[Opening SELECTED EXTRACT section]

The Department of Energy’s enforcement branch has proposed a $580,700 civil penalty against the cleanup contractor at the Idaho National Laboratory in connection with an April 2018 episode where four drums of radioactive sludge overheated and blew off their lids.
In a letter dated Nov. 20, Kevin Dressman who directs the enforcement office for DOE’s Office of Enterprise Assessments, said the base civil penalty issued to Fluor Idaho, prior to consideration of various mitigating factors is more than $1.41 million.
But DOE credited Fluor Idaho for its “thorough and robust” response to the accident and the investigation of its causes. In addition, the federal agency said it has already deducted $500,000 total from the contractor’s fee in fiscal years 2019 and 2020 in connection with the event.
With those factors taken into account, the remaining civil penalty assessed against the Idaho cleanup contractor is $580,700. Fluor Idaho has 30 days to either pay or formally contest the preliminary notice of violation, according to the letter.
The explosion, as the former chairman of the Defense Nuclear Facilities Safety Board, Bruce Hamilton has described it, involved four drums of repackaged waste originally from the long-shuttered Rocky Flats pit-manufacturing facility in Colorado that overheated and spewed radioactive sludge onto the walls and ceiling of a room within a fabric filter building at the lab.
No one was hurt in the accident in part because it occurred late at night while no workers were present in the fabric filter building, which DOE uses in waste repackaging operations, according to various DOE reports generated on the incident.
Fluor Idaho had moved the waste into new drums after checking for possible ignition sources. Hours after the transfer, the waste overheated. Temperatures inside the four containers increased to about 150 degrees Celsius after depleted uranium contacted air for the first time in years. Also, material from the drums generated methane, a flammable gas.
The new drums had not yet been certified for shipment to the Waste Isolation Pilot Plant in New Mexico.
Changes enacted after the accident include trying to better vet what exactly is inside the old drums and observing the waste longer for signs of sparking before it is repackaged into new drums.
A Fluor Idaho spokesperson did not immediately reply to a request for comment late Monday.

[Closing SELECTED EXTRACT section]
[Opening RECORDS SUPPLIED section]

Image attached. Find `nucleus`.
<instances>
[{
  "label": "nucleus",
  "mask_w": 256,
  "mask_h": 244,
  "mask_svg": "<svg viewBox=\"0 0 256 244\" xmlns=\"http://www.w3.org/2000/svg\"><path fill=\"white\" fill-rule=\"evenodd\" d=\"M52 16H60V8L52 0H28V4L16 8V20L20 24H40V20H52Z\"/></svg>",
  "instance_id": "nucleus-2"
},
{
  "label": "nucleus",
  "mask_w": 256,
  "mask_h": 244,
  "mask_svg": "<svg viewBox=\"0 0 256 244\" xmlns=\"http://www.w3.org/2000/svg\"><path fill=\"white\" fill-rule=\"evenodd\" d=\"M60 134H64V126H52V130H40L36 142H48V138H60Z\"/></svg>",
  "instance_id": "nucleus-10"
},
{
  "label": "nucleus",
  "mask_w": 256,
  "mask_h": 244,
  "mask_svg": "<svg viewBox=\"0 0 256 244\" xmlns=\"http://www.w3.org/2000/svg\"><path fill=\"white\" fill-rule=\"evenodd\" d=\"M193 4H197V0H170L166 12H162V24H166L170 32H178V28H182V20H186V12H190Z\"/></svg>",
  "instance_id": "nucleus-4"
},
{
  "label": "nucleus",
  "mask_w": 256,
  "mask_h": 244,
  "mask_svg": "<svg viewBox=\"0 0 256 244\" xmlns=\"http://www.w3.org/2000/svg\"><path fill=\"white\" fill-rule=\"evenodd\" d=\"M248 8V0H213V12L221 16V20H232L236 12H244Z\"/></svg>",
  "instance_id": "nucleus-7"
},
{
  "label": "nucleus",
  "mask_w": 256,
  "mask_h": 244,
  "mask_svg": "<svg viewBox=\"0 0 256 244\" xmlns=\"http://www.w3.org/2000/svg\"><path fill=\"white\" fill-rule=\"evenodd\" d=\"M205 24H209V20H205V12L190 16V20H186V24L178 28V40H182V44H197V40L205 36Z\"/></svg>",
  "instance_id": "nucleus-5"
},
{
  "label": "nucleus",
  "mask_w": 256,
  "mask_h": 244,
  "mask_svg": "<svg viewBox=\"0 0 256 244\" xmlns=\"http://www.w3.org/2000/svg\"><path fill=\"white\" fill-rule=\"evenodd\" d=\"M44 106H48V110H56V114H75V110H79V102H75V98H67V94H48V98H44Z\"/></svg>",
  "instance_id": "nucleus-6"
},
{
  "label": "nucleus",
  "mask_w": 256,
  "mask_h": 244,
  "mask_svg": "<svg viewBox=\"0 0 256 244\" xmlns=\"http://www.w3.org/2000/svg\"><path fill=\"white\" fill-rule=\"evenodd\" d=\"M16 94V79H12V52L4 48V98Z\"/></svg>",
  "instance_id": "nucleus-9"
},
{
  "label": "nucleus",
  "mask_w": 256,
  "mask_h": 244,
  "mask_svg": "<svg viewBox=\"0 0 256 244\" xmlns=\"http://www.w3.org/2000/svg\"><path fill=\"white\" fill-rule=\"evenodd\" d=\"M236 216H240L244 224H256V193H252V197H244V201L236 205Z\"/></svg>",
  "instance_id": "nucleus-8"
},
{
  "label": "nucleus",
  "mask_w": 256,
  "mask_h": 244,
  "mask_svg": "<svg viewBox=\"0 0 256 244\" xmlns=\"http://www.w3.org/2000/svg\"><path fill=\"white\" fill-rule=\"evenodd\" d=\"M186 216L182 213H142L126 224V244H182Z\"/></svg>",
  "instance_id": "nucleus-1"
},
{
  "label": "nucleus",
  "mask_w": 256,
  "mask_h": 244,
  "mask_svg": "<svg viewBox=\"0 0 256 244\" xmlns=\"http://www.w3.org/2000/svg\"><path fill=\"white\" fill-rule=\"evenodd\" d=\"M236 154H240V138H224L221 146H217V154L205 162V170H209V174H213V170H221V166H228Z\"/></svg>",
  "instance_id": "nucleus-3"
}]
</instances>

[Closing RECORDS SUPPLIED section]

- [TASKS]:
1. Answer these questions from the article on the Idaho drum penalty:
(a) What total amount had DOE already deducted from the contractor's fee, and in which fiscal years?
(b) About what temperature did the inside of the four containers reach?
(c) Where was the repackaged waste originally from?
2. Copy the article on the Idaho drum penalty from "No one was hurt" up to and including "into new drums.".

- [RESPONSES IN ORDER]:
1.
(a) $500,000 total, in fiscal years 2019 and 2020.
(b) About 150 degrees Celsius.
(c) The long-shuttered Rocky Flats pit-manufacturing facility in Colorado.

2.
No one was hurt in the accident in part because it occurred late at night while no workers were present in the fabric filter building, which DOE uses in waste repackaging operations, according to various DOE reports generated on the incident.
Fluor Idaho had moved the waste into new drums after checking for possible ignition sources. Hours after the transfer, the waste overheated. Temperatures inside the four containers increased to about 150 degrees Celsius after depleted uranium contacted air for the first time in years. Also, material from the drums generated methane, a flammable gas.
The new drums had not yet been certified for shipment to the Waste Isolation Pilot Plant in New Mexico.
Changes enacted after the accident include trying to better vet what exactly is inside the old drums and observing the waste longer for signs of sparking before it is repackaged into new drums.